OUTRA SITUAÇÃO - Dirceu disse que, se fosse ministro ou dirigente petista, não estaria na atual situação. Instado a ser mais claro, não quis dar detalhes e pediu desculpa. "Infelizmente, não sou mais nem deputado, nem ministro, nem presidente do PT. Se eu fosse, a situação seria outra. Com o perdão da falsa modéstia. [...] Na verdade, eu não devia ter afirmado isso. Peço desculpas. Foi um excesso da minha parte, dado o cansaço e a emoção."

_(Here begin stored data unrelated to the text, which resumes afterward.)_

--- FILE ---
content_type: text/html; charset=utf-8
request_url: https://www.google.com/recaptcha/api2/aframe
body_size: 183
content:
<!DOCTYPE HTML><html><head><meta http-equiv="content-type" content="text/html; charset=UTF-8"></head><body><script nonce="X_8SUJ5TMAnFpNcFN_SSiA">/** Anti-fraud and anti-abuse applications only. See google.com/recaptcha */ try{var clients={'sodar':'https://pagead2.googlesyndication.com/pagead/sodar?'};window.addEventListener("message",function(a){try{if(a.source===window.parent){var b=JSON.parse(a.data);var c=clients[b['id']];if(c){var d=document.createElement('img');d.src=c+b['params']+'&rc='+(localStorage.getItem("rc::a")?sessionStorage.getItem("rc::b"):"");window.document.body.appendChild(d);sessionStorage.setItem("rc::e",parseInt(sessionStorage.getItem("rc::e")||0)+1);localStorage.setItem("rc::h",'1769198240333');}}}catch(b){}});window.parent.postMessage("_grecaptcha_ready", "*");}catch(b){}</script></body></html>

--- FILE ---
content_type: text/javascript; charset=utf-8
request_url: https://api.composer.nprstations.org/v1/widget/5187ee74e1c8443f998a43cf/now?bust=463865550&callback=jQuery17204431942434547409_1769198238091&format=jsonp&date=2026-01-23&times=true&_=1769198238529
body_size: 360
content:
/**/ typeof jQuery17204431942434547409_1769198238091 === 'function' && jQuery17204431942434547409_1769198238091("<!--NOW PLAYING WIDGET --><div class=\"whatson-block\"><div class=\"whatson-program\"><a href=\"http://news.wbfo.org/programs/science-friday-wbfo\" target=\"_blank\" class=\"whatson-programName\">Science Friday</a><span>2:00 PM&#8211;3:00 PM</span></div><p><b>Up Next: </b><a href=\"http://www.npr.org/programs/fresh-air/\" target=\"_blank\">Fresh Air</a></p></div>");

A CASSAÇÃO - O ex-ministro afirmou que respeita a decisão da Câmara, mas fez críticas ácidas: "O Congresso deu um passo que eu considero arriscado. Espero que isso não se volte contra o próprio Congresso e a democracia".

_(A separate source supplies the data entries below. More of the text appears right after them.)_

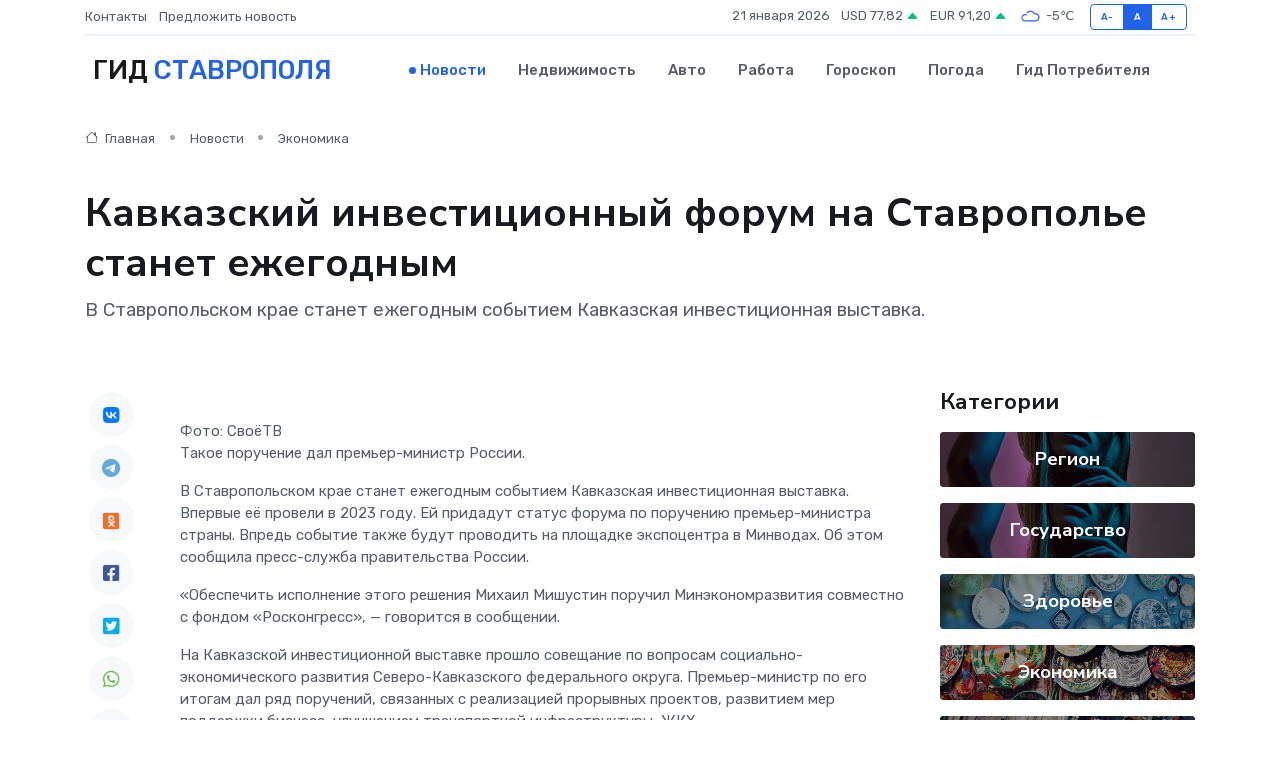

--- FILE ---
content_type: text/html; charset=utf-8
request_url: https://www.google.com/recaptcha/api2/aframe
body_size: 266
content:
<!DOCTYPE HTML><html><head><meta http-equiv="content-type" content="text/html; charset=UTF-8"></head><body><script nonce="U823-N8pxNRY8J_ttCsx7A">/** Anti-fraud and anti-abuse applications only. See google.com/recaptcha */ try{var clients={'sodar':'https://pagead2.googlesyndication.com/pagead/sodar?'};window.addEventListener("message",function(a){try{if(a.source===window.parent){var b=JSON.parse(a.data);var c=clients[b['id']];if(c){var d=document.createElement('img');d.src=c+b['params']+'&rc='+(localStorage.getItem("rc::a")?sessionStorage.getItem("rc::b"):"");window.document.body.appendChild(d);sessionStorage.setItem("rc::e",parseInt(sessionStorage.getItem("rc::e")||0)+1);localStorage.setItem("rc::h",'1768986954199');}}}catch(b){}});window.parent.postMessage("_grecaptcha_ready", "*");}catch(b){}</script></body></html>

DOR PESSOAL - Ao falar da sensação de ser cassado, o ex-homem forte do governo afirmou que a "vida é dura". "Para mim, é uma violência, parece que perdi a minha própria vida."

LIVRO - Dirceu afirmou que seu livro vai conter revelações sobre o governo, mas que Lula não precisa temê-lo. "Vou fazer um livro para ajudar o Brasil a repensar o Brasil. Um livro que não será chapa-branca. Eu não posso revelar segredos de Estado, mas inconfidência políticas eu posso. Todo mundo sabe que eu, quando faço a luta política, faço com lealdade, com transparência. Ninguém tem que temer nada. É preciso expor para o país as limitações e os erros de um dos melhores governos que o país teve, inclusive para ter autoridade para pedir um novo mandato para o PT."

LULA - O deputado cassado declarou que sempre agiu por ordem do presidente. "Não é verdade que algum dia eu exerci qualquer poder que não seja delegado pelo presidente. Sempre fui leal e obedeci à hierarquia do governo. Nunca me sentei antes de o presidente sentar, nunca chamei o presidente de Lula, sempre chamei de senhor presidente. Eu tenho consciência da liturgia do cargo."

ERROS - Dirceu disse, sem dar detalhes, que muitos erros que cometeu foram de responsabilidade também do PT, do governo e de Lula. "Cometi muitos grandes erros para chegar a essa situação. Sou de opinião de que eu deveria ter saído da Casa Civil no fim de 2004. Esse foi um. Outros cometi junto com o governo, junto com o presidente, junto com o PT."

DIRCEU POR DIRCEU - Tentando passar uma atitude humilde, Dirceu disse que não quer ser visto como vítima. "Sou apenas o Zé Dirceu e me sinto muito bem como Zé Dirceu. [...] Não me sinto nessa posição de vítima, tem coisa muito mais grave acontecendo no país, milhões de brasileiros em situação muito mais grave. Não vamos dramatizar muito isso, não tem essa importância toda."

A CRISE - Em dado momento, Dirceu afirmou que a crise é artificial. Depois, recuou. "A crise política tem um lado artificial, que é provocado pela oposição, para desestabilizar o governo. Vamos falar as coisas com franqueza. [...] Não estou dizendo que a crise é artificial, ela tem razões que precisam ser investigadas."

IMPRENSA - Apesar de dizer que a imprensa tem direito a ter opiniões, Dirceu acusou setores dela de "noticiário dirigido". "No Brasil, os donos de imprensa têm interesses econômicos. A imprensa não é neutra, tem os seus problemas, as suas dívidas."

O FUTURO - O ex-ministro disse que sua prioridade no momento é trabalhar para ganhar dinheiro. "Eu não tenho dinheiro para pagar a pensão das minhas filhas no mês que vem. [...] Quem sou eu para fazer planos para oito anos? Vou fazer planos para a semana que vem. Deixa a vida levar, como disse o Zeca Pagodinho." Negou guardar mágoa. "Não é uma postura aceitável da minha parte remoer o que passou."